# None of which mattered at all to me



## Howard Coberly

Ciao a tutti,

Speravo che qualcuno potrebbe dirmi se sto traducendo questa frase correttamente, per favore:

"He has many reasons for what he did, none of which matter at all to me"

"Ha molte ragioni per quello che ha fatto, niente/nessuno di cui m'importano per niente"

Grazie in anticipo!

Ciao


----------



## miri

Direi: "nessuna delle quali mi importa minimamente".


----------



## marsilioficino

Avrà pure molte ragioni per fare quello che ha fatto, nessuna però di cui mi possa fregare qualcosa.

Wait for another suggestion, *I*'m not so convinced ;-)


----------



## marsilioficino

miri said:


> Direi: "nessuna delle quali mi importi minimamente".



Scusa Miri, perdonami, ma mi sembra proprio il caso giusto


----------



## Howard Coberly

Grazie a tutti per le risposte!

Howard


----------



## Danieloid

Una variante:
Aveva molti motivi per fare ciò che ha fatto, ma non mi importa nulla di nessuno.


----------



## pantonio

Howard Coberly said:


> Ciao a tutti,
> 
> Speravo che qualcuno potrebbe dirmi se sto traducendo questa frase correttamente, per favore:
> 
> "He has many reasons for what he did, none of which matter at all to me"
> 
> "Ha molte ragioni per quello che ha fatto, niente/nessuno di cui m'importano per niente"
> 
> Grazie in anticipo!
> 
> Ciao


 
Ha molte ragioni per fare quel che ha fatto: nessuna di esse mi riguarda minimamente.


----------



## beethoven1984

Howard Coberly said:


> Ciao a tutti,
> 
> Speravo che qualcuno potrebbe potesse dirmi se sto traducendo questa frase correttamente, per favore:
> 
> "He has many reasons for what he did, none of which matter at all to me"
> 
> "Ha molte ragioni per quello che ha fatto, niente/nessuno di cui m'importano per niente"
> 
> Grazie in anticipo!
> 
> Ciao


----------



## marsilioficino

Avrà avuto molte ragioni per fare quello che ha fatto, 
nessuna delle quali mi tange (o "ma nessuna che mi tanga")


----------



## Necsus

Howard Coberly said:


> Ciao a tutti,
> Speravo che qualcuno potrebbe dirmi se sto traducendo questa frase correttamente, per favore:
> "He has many reasons for what he did, none of which matter at all to me"
> "Ha molte ragioni per quello che ha fatto, niente/nessuno di cui m'importano per niente"
> Grazie in anticipo!
> Ciao


La mia proposta: 'qualunque sia la ragione per cui l'ha fatto, non m'interessa minimamente/non ha nessuna importanza per me', o al plurale, se preferisci, 'quali che siano le ragioni...'.

* **DATI FORNITI**:
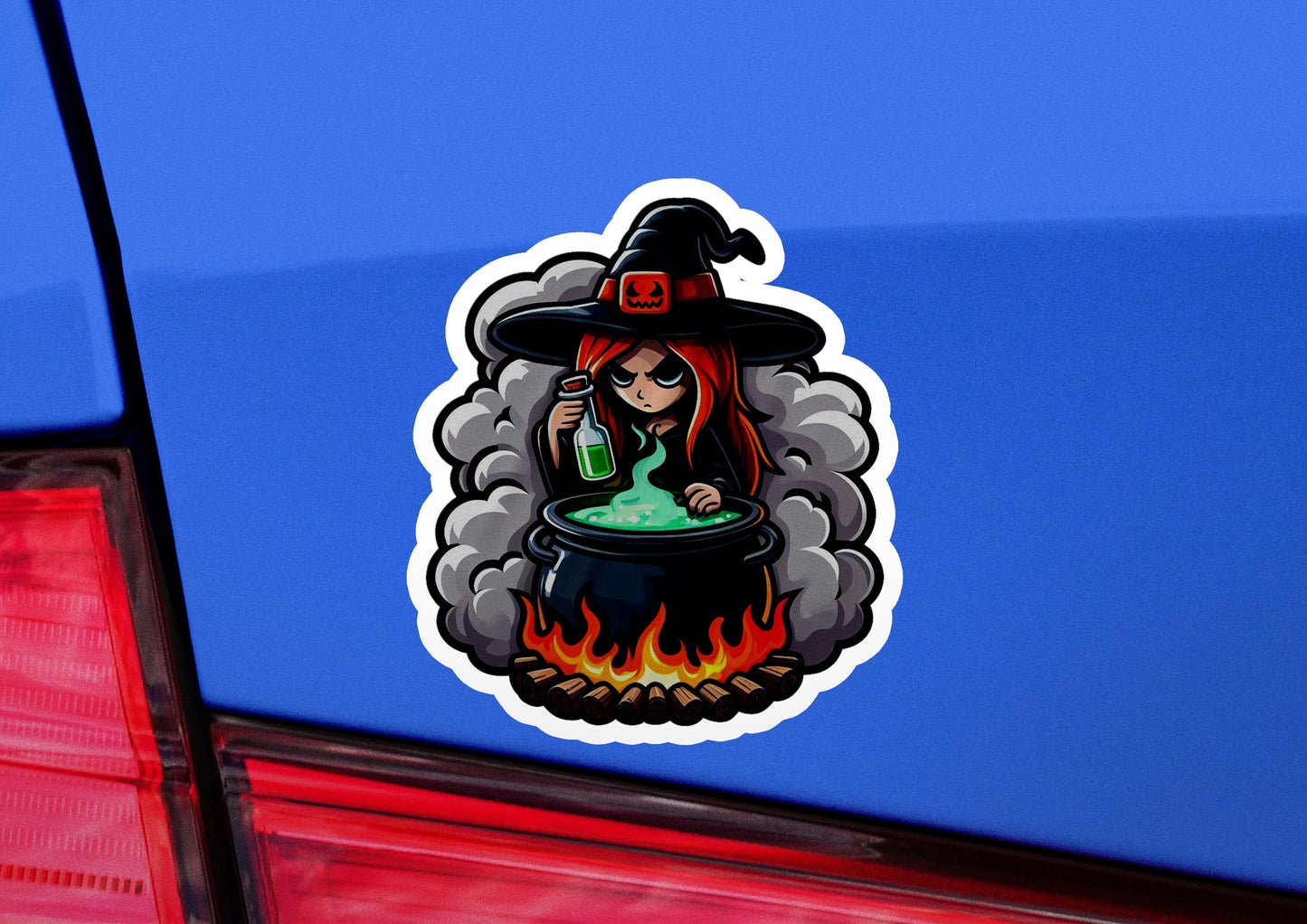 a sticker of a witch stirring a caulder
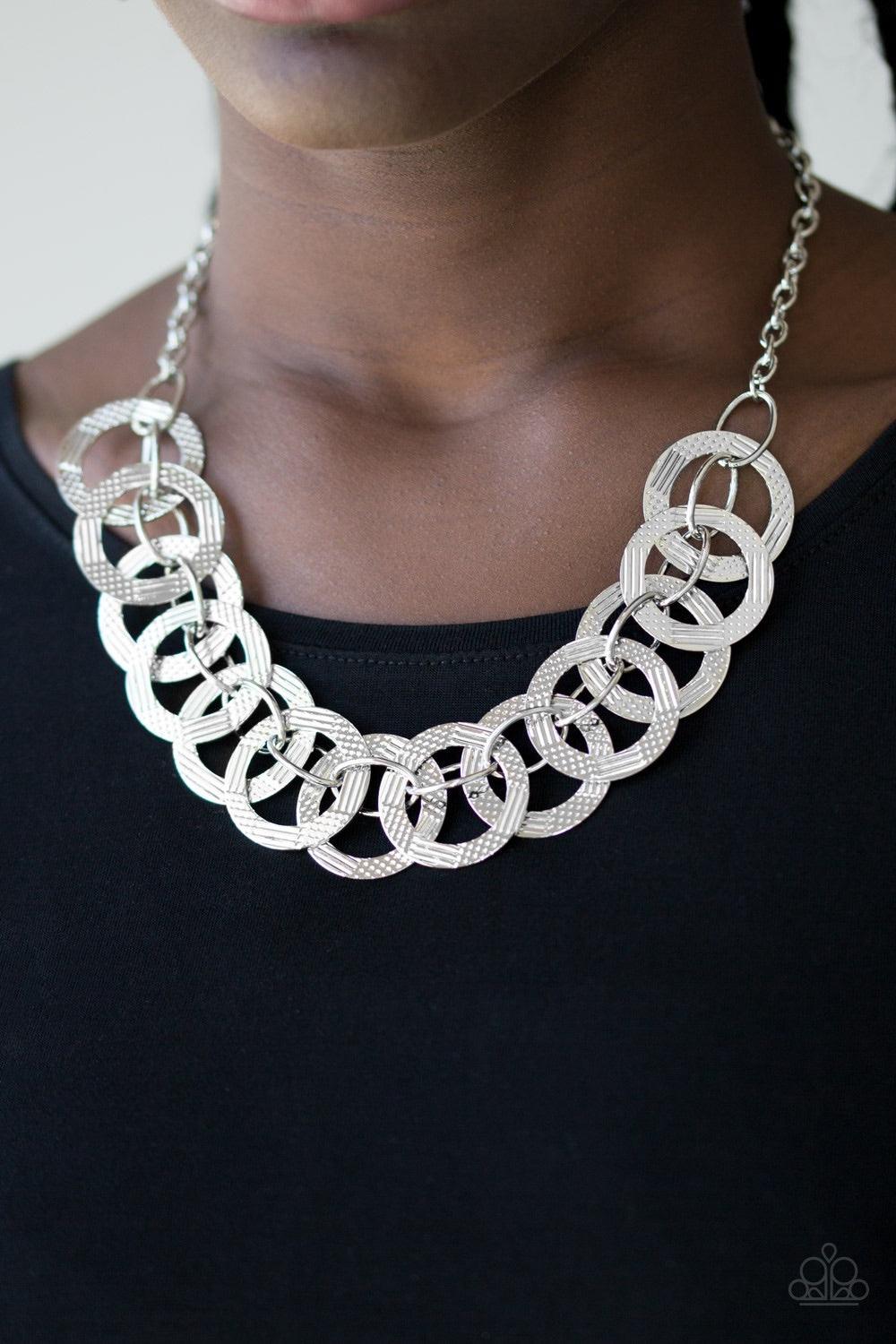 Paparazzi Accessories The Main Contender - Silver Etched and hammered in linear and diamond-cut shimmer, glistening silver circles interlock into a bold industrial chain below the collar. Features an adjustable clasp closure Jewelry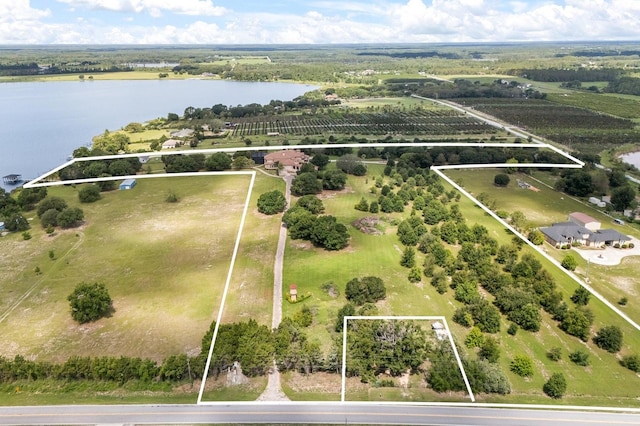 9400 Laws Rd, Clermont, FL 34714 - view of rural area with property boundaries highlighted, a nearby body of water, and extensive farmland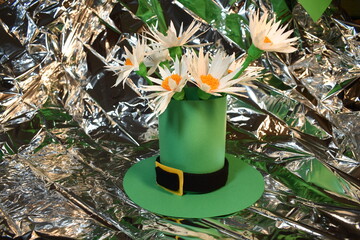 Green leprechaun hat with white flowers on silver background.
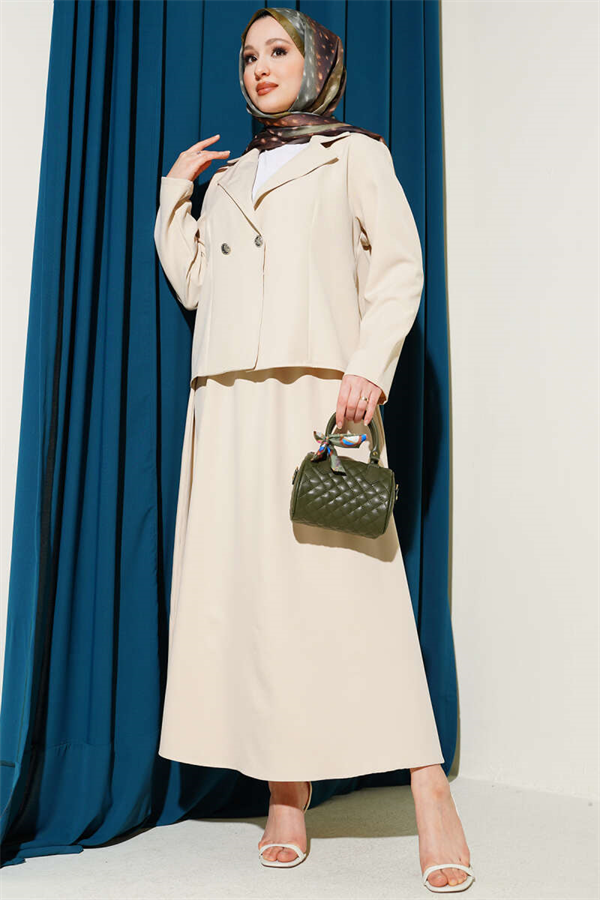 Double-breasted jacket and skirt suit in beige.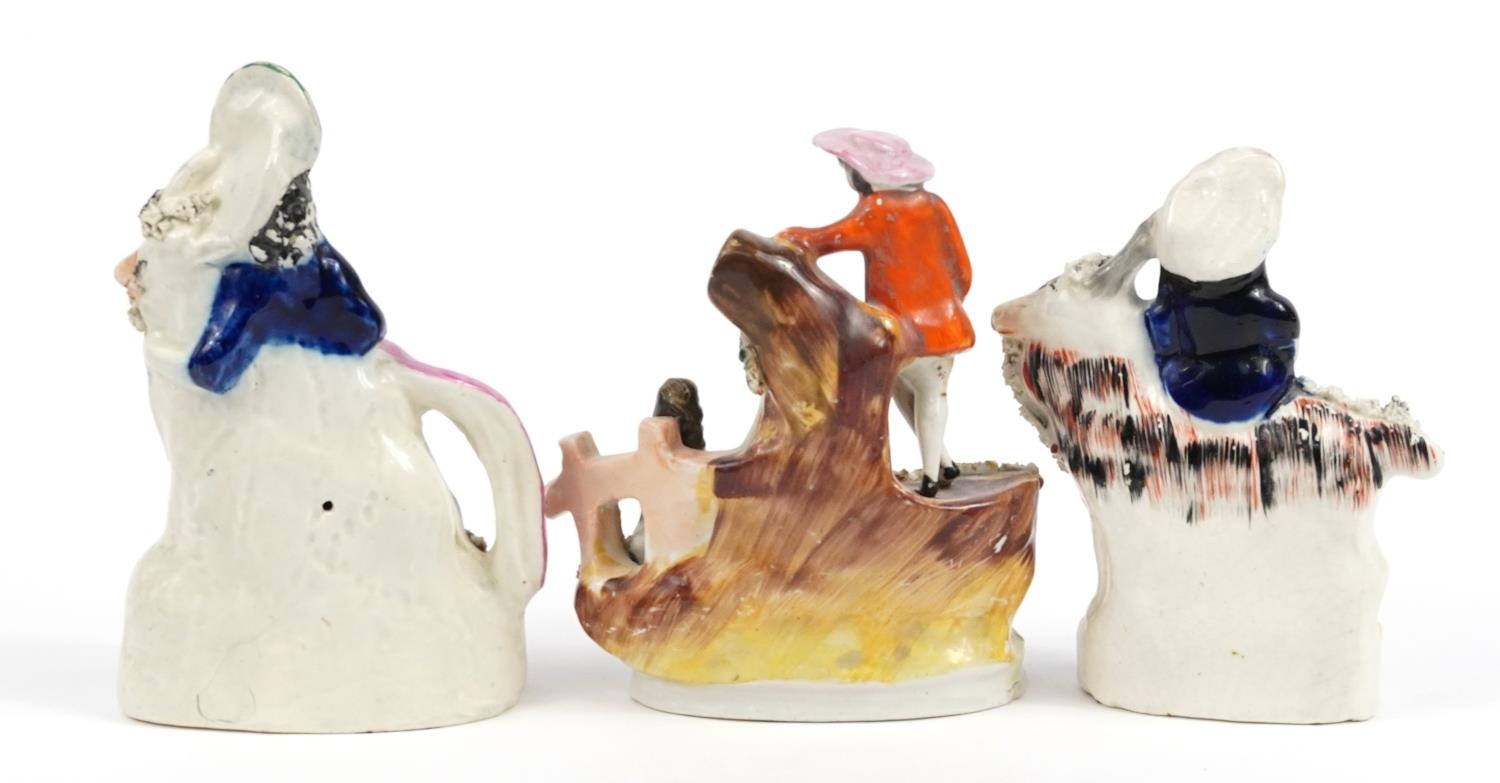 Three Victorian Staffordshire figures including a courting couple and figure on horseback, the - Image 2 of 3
---
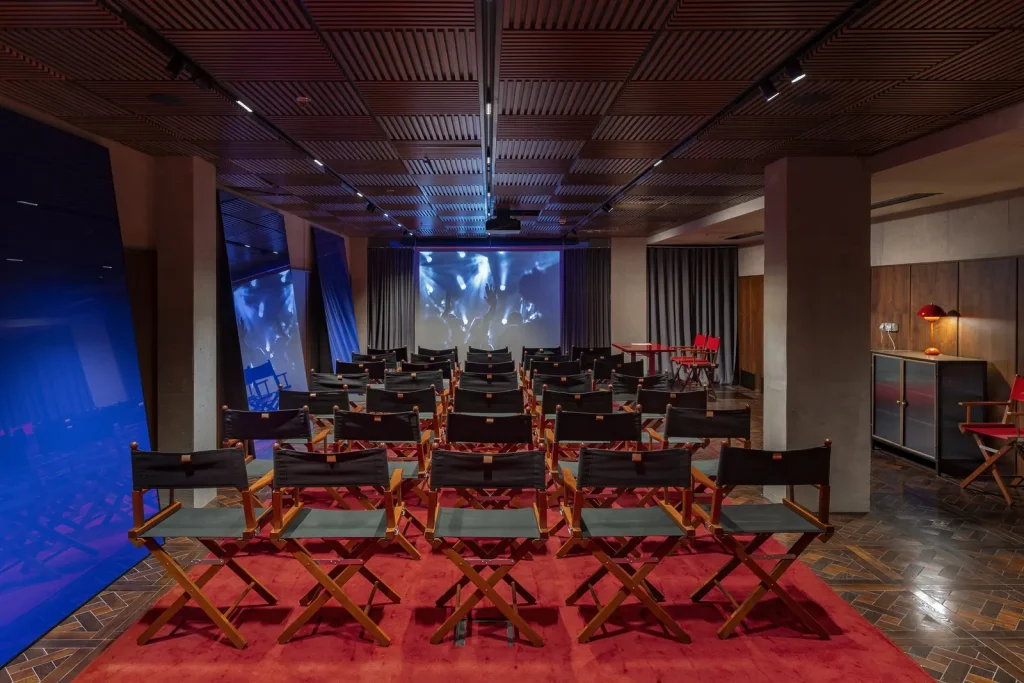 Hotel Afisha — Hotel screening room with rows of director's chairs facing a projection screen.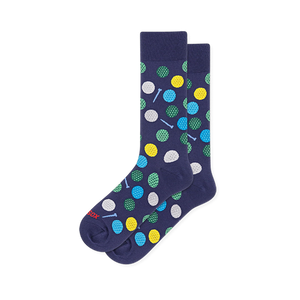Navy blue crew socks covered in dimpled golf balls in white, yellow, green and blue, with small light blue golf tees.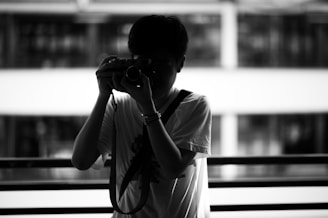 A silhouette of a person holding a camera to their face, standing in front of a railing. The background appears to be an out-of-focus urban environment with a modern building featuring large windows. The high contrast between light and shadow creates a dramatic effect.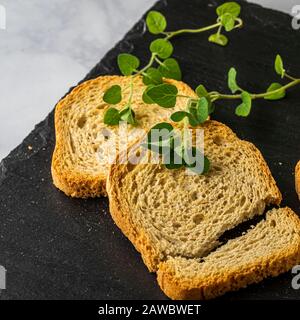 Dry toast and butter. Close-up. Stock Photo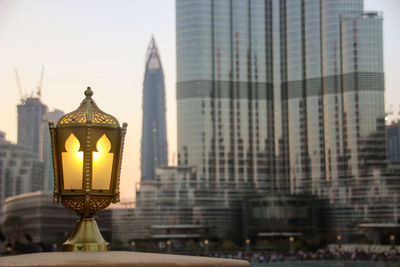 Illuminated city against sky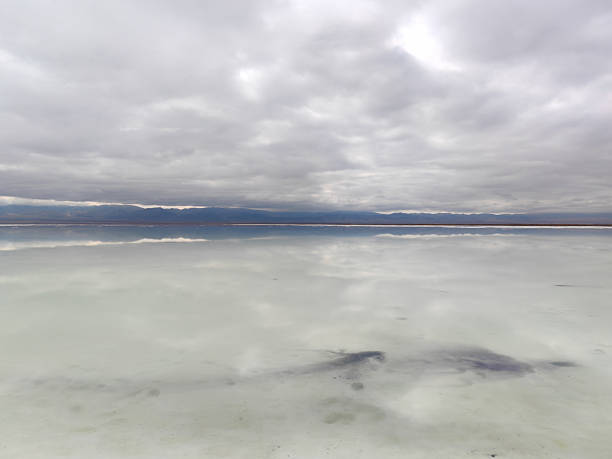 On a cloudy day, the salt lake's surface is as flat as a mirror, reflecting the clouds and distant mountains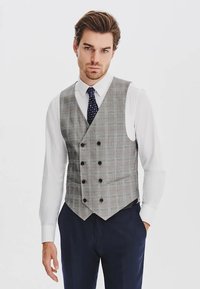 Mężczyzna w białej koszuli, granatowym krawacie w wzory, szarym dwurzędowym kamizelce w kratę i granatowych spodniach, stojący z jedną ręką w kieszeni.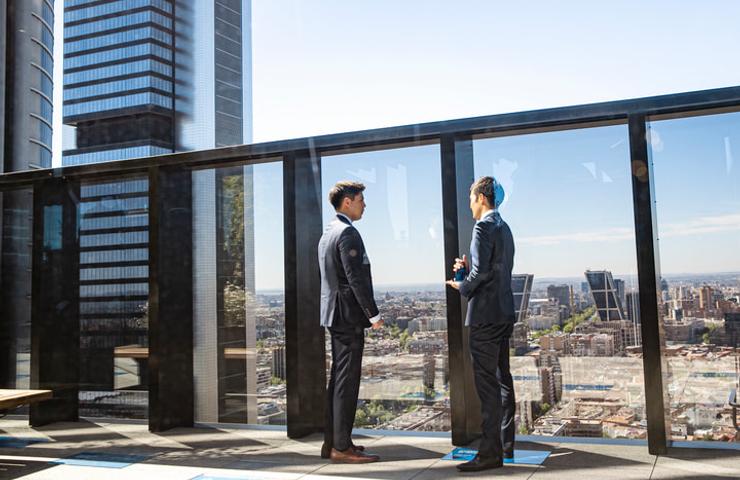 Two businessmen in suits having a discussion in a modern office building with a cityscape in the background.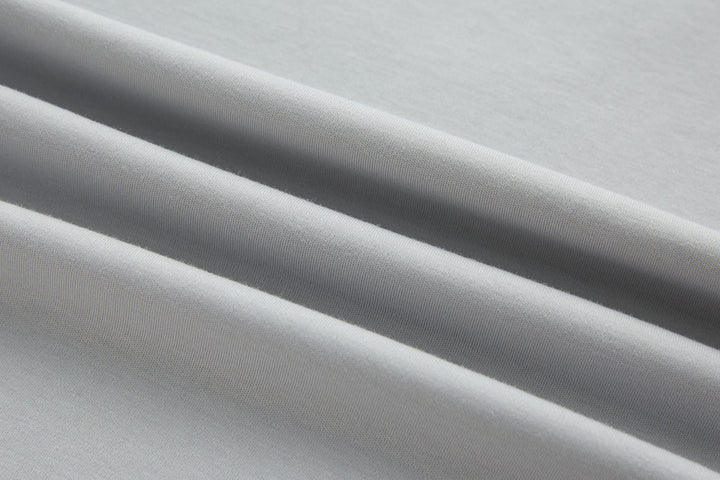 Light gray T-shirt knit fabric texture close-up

* **LAVORO DA SVOLGERE**: Prosegui la discussione sulla traduzione di «none of which matter at all to me» dopo l'ultimo intervento riportato. I dati qui riportati non sono necessari.

* **RISULTATO**:
marsilioficino said:


> miri said:
> 
> 
> 
> Direi: "nessuna delle quali mi importi minimamente".
> 
> 
> 
> Scusa Miri, perdonami, ma mi sembra proprio il caso giusto
Click to expand...

Ohibò! E perché mai? Direi piuttosto che quello che manca nella frase di Miri è una preposizioncina: "*di* nessuna delle quali m'importa minimamente".


----------



## miri

Poffarbacco! Il "di"  è rimasto nella tastiera! Grazie mille, Necsus!


----------



## marsilioficino

Necsus said:


> La mia proposta: 'qualunque sia la ragione per cui l'ha fatto, non m'interessa minimamente/non ha nessuna importanza per me', o al plurale, se preferisci, 'quali che siano le ragioni...'.
> 
> Ohibò! E perché mai? Direi piuttosto che quello che manca nella frase di Miri è una preposizioncina: "*di* nessuna delle quali m'importa minimamente".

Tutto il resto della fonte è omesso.